Walt Whitman

Book XXXV. Good-Bye My Fancy: To the Sun-Set Breeze

Ah, whispering, something again, unseen,
Where late this heated day thou enterest at my window, door,
Thou, laving, tempering all, cool-freshing, gently vitalizing
Me, old, alone, sick, weak-down, melted-worn with sweat;
Thou, nestling, folding close and firm yet soft, companion better than
talk, book, art,
(Thou hast, O Nature! elements! utterance to my heart beyond the
rest—and this is of them,)
So sweet thy primitive taste to breathe within—thy soothing fingers my
face and hands,
Thou, messenger—magical strange bringer to body and spirit of me,
(Distances balk’d—occult medicines penetrating me from head to foot,)

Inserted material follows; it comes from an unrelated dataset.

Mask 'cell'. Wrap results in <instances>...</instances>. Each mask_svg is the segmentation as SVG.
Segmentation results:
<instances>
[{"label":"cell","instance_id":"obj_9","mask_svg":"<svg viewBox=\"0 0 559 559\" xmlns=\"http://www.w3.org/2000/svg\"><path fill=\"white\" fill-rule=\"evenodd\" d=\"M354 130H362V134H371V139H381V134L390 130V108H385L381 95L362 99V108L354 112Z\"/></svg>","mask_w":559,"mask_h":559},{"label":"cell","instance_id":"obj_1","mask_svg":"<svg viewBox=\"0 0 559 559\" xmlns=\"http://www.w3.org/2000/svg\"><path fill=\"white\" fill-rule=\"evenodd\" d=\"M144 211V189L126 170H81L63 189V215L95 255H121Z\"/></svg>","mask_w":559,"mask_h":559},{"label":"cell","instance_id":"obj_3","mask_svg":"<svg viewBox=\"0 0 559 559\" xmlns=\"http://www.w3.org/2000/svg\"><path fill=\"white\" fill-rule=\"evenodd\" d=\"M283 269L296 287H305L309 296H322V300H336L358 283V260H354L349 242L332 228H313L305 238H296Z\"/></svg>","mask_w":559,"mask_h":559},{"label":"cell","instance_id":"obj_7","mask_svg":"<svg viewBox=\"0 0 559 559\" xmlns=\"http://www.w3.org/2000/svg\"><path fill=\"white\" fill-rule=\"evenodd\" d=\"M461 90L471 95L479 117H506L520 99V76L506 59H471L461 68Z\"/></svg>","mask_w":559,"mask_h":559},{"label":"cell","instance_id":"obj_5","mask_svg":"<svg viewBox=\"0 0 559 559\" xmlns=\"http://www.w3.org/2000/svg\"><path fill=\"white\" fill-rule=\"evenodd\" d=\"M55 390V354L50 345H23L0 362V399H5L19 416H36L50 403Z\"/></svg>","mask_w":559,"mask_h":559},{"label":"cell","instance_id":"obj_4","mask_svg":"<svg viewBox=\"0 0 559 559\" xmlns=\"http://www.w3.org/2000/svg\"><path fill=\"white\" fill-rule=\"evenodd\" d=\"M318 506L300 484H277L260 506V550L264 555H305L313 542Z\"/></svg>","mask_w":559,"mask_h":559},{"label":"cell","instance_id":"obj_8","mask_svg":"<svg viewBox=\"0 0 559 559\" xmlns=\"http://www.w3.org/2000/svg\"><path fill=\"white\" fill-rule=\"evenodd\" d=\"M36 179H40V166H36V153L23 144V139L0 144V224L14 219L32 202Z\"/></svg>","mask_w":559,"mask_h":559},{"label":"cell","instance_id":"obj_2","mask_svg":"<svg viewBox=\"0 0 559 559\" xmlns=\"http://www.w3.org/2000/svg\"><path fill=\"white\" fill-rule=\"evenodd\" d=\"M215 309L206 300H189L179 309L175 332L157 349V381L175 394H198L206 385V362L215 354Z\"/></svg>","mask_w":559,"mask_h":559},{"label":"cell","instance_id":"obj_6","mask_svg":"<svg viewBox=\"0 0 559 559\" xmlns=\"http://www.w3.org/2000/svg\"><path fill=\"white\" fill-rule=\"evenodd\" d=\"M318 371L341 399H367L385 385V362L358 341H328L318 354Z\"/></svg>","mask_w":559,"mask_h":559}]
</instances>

I feel the sky, the prairies vast—I feel the mighty northern lakes,
I feel the ocean and the forest—somehow I feel the globe itself swift–
swimming in space;
Thou blown from lips so loved, now gone—haply from endless store,
God-sent,
(For thou art spiritual, Godly, most of all known to my sense,)
Minister to speak to me, here and now, what word has never told, and
cannot tell,
Art thou not universal concrete’s distillation? Law’s, all Astronomy’s last
refinement?
Hast thou no soul? Can I not know, identify thee?